= EXERCICES PROPOSÉS =
• 1. Extrayez mot pour mot du texte sur l'URSS le passage qui commence aux mots « L’URSS avait vu » et s'arrête après les mots « au système capitaliste. ».
• 2. Répondez à ces questions sur le texte sur l'URSS.
(a) À quel moment l'URSS vit-elle le jour ?
(b) Dans quel ouvrage Trotsky salua-t-il en 1936 les succès de l'économie soviétique ?
(c) Quels territoires le stalinisme intégra-t-il de force lors de la Deuxième Guerre mondiale ?

= EXTRAIT DU DOCUMENT =
La fin de l’URSS fut l’aboutissement d’un long processus : faute de s’être étendue au reste du monde, la tentative du prolétariat de prendre les rênes de la société, stérilisée par la bureaucratie au pouvoir, avait fini par atteindre ses limites et s’était retrouvée prise dans des contradictions insurmontables.

L’URSS avait vu le jour fin 1922, après la victoire du jeune État ouvrier dans la guerre civile imposée par la bourgeoisie et l’impérialisme. La plupart des entités de l’ex-Russie des tsars formèrent alors une fédération de républiques indépendantes, dotées de droits égaux. Certaines n’y adhérèrent pas, les bolcheviks ayant proclamé le droit des peuples à disposer d’eux-mêmes, mais l’URSS regroupait plus d’une centaine de peuples. Cet État ouvrier fut le premier État de l’histoire dont le nom ne comportait aucune référence nationale ou géographique. Malgré la dictature stalinienne, il allait incarner longtemps, aux yeux de la classe ouvrière mondiale, l’espoir d’une alternative au système capitaliste.

L’économie planifiée se développa à l’échelle de l’URSS, grâce à l’abolition de la propriété privée des moyens de production, ce qui lui ouvrit des possibilités immenses en dépit de sa coupure du marché mondial. En 1936, dans La Révolution trahie, Trotsky salua les succès de l’économie soviétique, en voie de sortir en partie l’URSS de son arriération économique et sociale, sans cacher pour autant les limites de son développement ni le fait qu’elle n’avait encore rien à voir avec le socialisme, contrairement à ce que prétendait Staline.

Le parasitisme et la dictature de la bureaucratie stalinienne

Cependant, la domination de la bureaucratie se renforça dans les années 1920-1930, au fil des défaites de la révolution à l’étranger. Le stalinisme instaura un régime d’oppression contre les travailleurs et perpétua les inégalités entre les républiques soviétiques. Lors de la Deuxième Guerre mondiale, il intégra aussi de force plusieurs territoires d’Europe de l’Est et les pays Baltes.

= DONNÉES FOURNIES =
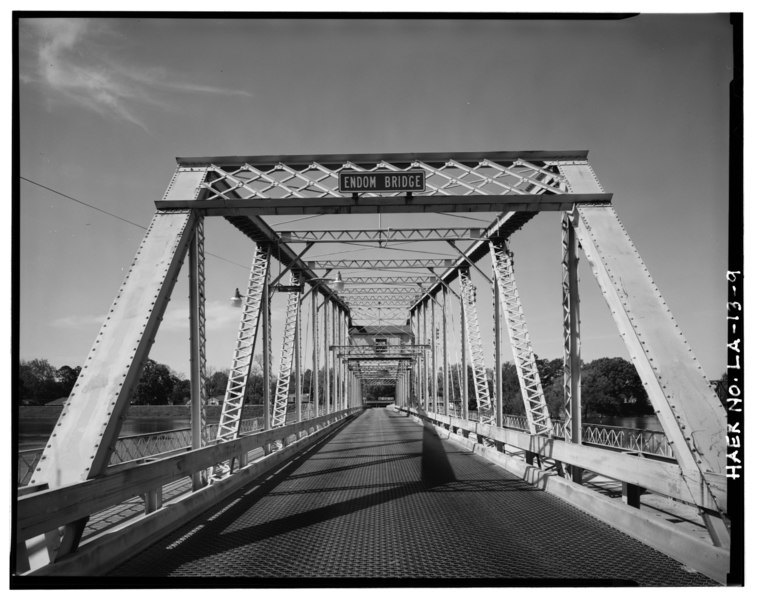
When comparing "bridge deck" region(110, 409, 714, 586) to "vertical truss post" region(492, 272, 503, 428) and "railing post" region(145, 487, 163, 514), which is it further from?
"vertical truss post" region(492, 272, 503, 428)

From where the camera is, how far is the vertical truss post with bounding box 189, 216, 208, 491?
33.1 ft

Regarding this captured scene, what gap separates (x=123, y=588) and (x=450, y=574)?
8.88ft

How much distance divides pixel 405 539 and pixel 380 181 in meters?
5.48

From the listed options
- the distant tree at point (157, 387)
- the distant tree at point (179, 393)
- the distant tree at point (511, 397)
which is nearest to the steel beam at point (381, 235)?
the distant tree at point (511, 397)

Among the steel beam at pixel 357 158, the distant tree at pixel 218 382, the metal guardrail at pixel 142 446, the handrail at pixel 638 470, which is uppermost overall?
the steel beam at pixel 357 158

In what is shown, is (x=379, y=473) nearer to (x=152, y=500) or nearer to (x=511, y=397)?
(x=152, y=500)

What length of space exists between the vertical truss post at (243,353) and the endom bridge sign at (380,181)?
240 inches

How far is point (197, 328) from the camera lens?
1017 cm

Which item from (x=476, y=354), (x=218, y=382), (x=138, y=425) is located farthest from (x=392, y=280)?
(x=218, y=382)

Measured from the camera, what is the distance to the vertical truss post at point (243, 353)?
14.2 meters

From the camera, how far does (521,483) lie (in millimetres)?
11758

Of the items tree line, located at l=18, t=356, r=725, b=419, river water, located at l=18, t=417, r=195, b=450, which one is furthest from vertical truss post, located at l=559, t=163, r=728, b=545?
tree line, located at l=18, t=356, r=725, b=419

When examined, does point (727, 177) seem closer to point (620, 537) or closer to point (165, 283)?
point (620, 537)

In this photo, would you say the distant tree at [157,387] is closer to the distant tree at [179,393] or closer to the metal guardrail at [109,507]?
the distant tree at [179,393]
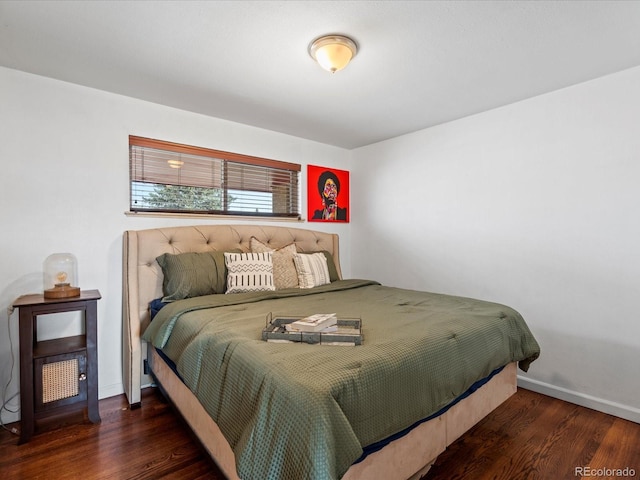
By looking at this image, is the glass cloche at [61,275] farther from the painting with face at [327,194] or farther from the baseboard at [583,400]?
the baseboard at [583,400]

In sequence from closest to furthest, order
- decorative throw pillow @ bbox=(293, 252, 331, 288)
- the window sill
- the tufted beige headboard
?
the tufted beige headboard, the window sill, decorative throw pillow @ bbox=(293, 252, 331, 288)

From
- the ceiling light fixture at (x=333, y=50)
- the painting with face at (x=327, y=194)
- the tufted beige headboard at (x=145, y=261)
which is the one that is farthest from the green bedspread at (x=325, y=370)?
the painting with face at (x=327, y=194)

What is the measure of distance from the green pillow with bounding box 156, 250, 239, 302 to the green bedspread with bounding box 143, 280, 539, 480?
0.21 m

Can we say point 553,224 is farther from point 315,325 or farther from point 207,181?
point 207,181

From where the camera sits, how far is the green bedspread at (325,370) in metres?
0.98

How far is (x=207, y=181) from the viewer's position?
295 centimetres

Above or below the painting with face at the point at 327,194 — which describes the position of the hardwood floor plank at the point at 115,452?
below

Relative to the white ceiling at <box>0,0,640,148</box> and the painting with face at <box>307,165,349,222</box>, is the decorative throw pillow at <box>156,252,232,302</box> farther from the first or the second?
the painting with face at <box>307,165,349,222</box>

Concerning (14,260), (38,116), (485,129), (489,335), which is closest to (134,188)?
(38,116)

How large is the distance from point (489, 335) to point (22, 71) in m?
3.23

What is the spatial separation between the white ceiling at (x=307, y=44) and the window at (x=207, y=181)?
0.41 m

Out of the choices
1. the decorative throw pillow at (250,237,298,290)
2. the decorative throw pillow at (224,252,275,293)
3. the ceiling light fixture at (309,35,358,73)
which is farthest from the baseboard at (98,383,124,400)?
the ceiling light fixture at (309,35,358,73)

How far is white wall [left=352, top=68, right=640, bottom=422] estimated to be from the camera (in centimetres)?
214

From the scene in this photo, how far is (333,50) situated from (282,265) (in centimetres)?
163
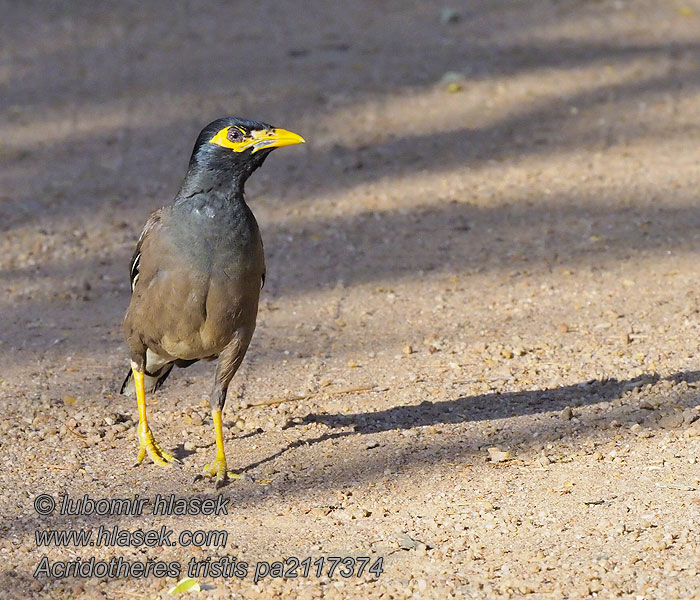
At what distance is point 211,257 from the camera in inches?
244

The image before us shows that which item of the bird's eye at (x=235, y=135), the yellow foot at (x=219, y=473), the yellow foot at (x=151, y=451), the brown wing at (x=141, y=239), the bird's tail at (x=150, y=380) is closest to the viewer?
the bird's eye at (x=235, y=135)

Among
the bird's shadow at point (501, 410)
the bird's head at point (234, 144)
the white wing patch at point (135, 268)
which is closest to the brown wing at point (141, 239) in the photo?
the white wing patch at point (135, 268)

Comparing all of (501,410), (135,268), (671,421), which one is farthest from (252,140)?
(671,421)

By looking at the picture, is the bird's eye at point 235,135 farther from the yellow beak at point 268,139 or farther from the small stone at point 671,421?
the small stone at point 671,421

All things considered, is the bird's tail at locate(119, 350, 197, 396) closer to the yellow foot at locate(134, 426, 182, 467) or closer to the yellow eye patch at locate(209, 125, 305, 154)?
the yellow foot at locate(134, 426, 182, 467)

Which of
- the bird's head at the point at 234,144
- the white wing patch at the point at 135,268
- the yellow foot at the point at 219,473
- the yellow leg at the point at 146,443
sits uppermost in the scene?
the bird's head at the point at 234,144

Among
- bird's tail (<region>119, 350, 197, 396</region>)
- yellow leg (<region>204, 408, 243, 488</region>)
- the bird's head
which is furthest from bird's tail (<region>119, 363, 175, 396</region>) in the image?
the bird's head

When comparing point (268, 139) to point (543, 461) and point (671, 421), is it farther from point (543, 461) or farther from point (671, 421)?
point (671, 421)

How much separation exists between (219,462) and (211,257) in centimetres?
122

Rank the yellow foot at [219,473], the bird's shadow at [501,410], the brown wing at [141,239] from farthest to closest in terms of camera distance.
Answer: the bird's shadow at [501,410] < the brown wing at [141,239] < the yellow foot at [219,473]

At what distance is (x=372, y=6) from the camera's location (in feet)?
54.5

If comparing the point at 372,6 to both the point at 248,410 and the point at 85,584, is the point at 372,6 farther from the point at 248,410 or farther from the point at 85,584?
the point at 85,584

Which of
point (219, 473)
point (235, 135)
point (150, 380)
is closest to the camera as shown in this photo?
point (235, 135)

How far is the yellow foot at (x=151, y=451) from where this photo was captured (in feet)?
21.9
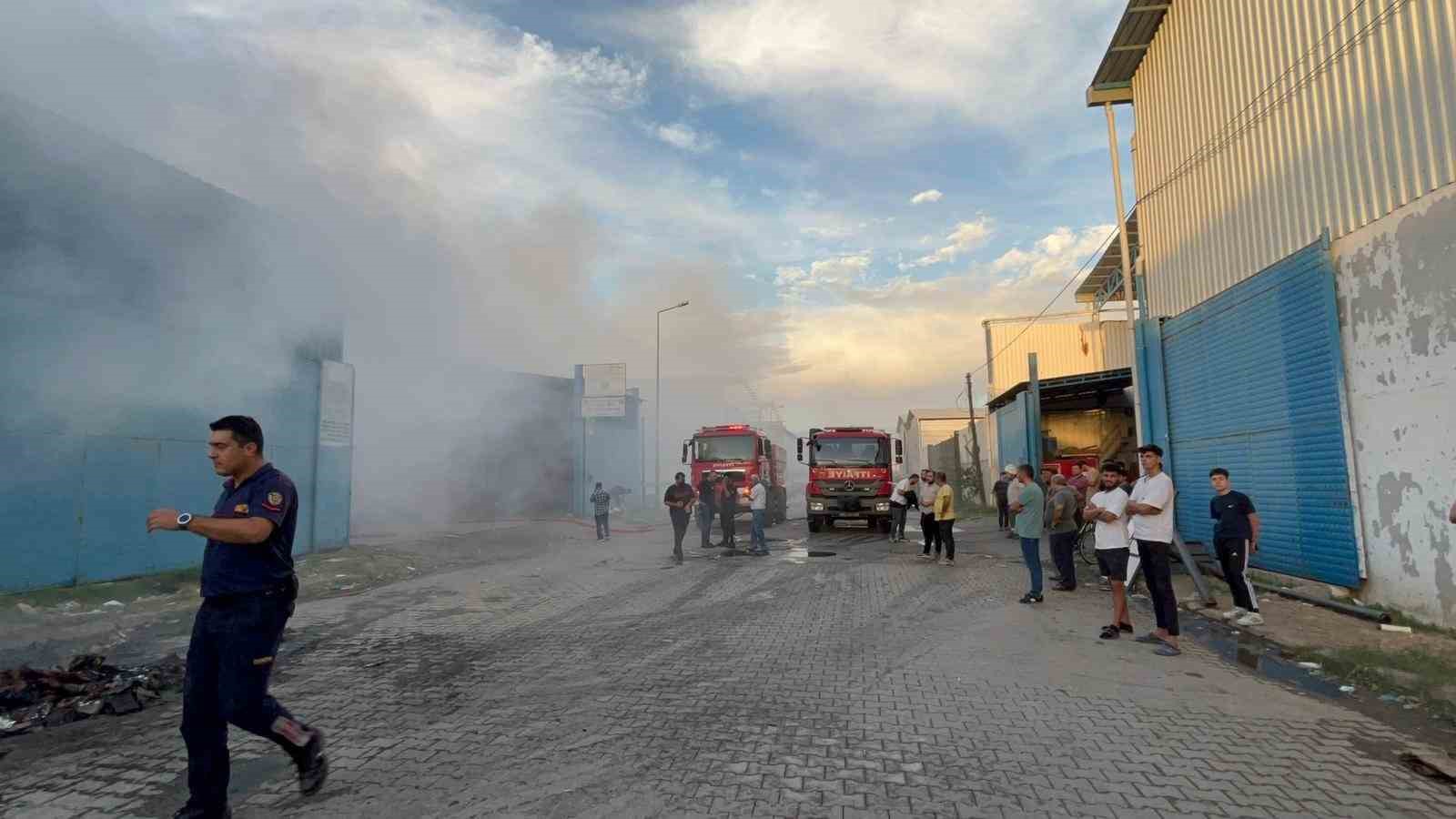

= CORRIGÉ =
• 1.
L’URSS avait vu le jour fin 1922, après la victoire du jeune État ouvrier dans la guerre civile imposée par la bourgeoisie et l’impérialisme. La plupart des entités de l’ex-Russie des tsars formèrent alors une fédération de républiques indépendantes, dotées de droits égaux. Certaines n’y adhérèrent pas, les bolcheviks ayant proclamé le droit des peuples à disposer d’eux-mêmes, mais l’URSS regroupait plus d’une centaine de peuples. Cet État ouvrier fut le premier État de l’histoire dont le nom ne comportait aucune référence nationale ou géographique. Malgré la dictature stalinienne, il allait incarner longtemps, aux yeux de la classe ouvrière mondiale, l’espoir d’une alternative au système capitaliste.

• 2.
(a) Fin 1922.
(b) Dans La Révolution trahie.
(c) Plusieurs territoires d'Europe de l'Est et les pays Baltes.